8) Emperor Yuan (75 BCE – 33 BCE)
Emperor Yuan or originally named Liu Shi might have been amongst the most controversial emperors of the entire dynasty. His actions weren’t controversial. His character was also problematic.
He managed to extensively promote Confucianism as the official creed of the Chinese government. Confucian officials took over the governmental posts. At the same time, he was indecisive and unable to stop corruption. Hence, he didn’t establish trust for the Chinese people.
9) Emperor Cheng (51 BCE – 7 BCE)
The son of Emperor Yuan was Emperor Cheng, and his work for the government of China was constantly deteriorating. That was due to both the incapability of his father and his own actions.
Emperor Cheng empowered the corruption scheme. He didn’t punish rigged governmental officials. He continued by integrating more and more relatives in governmental positions. It was a despotic way of ruling. Corruption continued to be a significant issue. The people didn’t trust the governmental rulers led to more severe financial and political problems.
10) Emperor Ping (9 BCE – 6 AD)
With the new millennium, the ending of the Han dominance as a family of competent emperors was close. More specifically, Emperor Ping was the cousin of Emperor Ai, the previous emperor who died childlessly. He was the uncle of Emperor Cheng, who also died childlessly.

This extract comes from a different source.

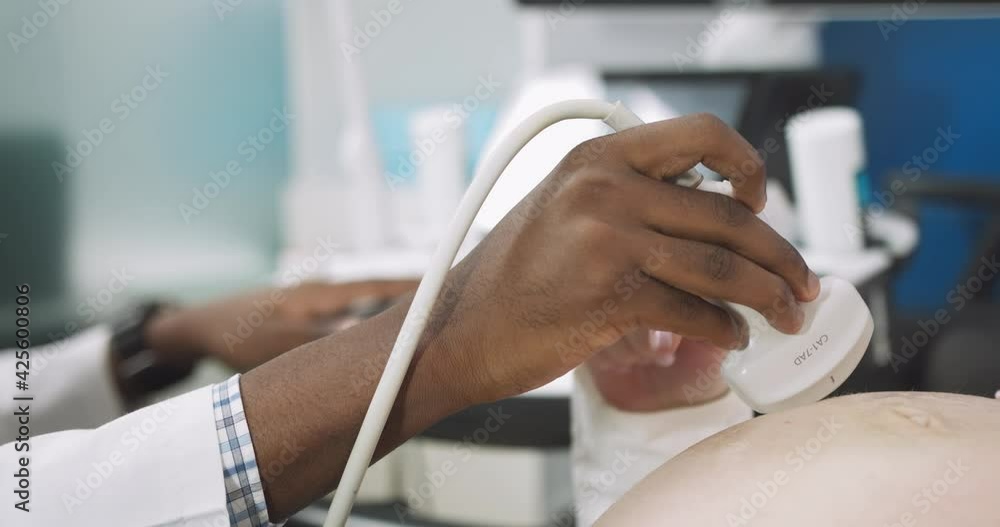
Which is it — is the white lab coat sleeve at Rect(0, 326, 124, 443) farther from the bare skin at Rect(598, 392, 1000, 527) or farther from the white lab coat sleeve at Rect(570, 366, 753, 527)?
the bare skin at Rect(598, 392, 1000, 527)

The previous emperors caused excessive corruption, inherent distrust, and governmental financial and social problems. Then, Emperor Ping took it to another level. He conspired with Wang Mang to kill the heir apparent of the Wei clan. This was the end of the honorable Han Dynasty. The Han Dynasty only existed in name.
Loewe, Michael. 1986. “The Former Han Dynasty.” The Cambridge History of China. Volume 1. The Ch’in and Han Empires, 221 B.C.-A.D. 220, 103-222. Edited by Denis Twitchett and Michael Loewe. Cambridge University Press.
Von Glahn, Richard. 2016. The Economic History of China. From Antiquity to the Nineteenth Century. Cambridge: Cambridge University Press, 2016.
Watson, Han I = Sima Qian. Records of the Grand Historian. Han Dynasty I. Translated by Burton Watson. New York. Columbia University Press, 1993.
Watson, Han II = Sima Qian. Records of the Grand Historian. Han Dynasty II. Translated by Burton Watson. New York. Columbia University Press. 1993.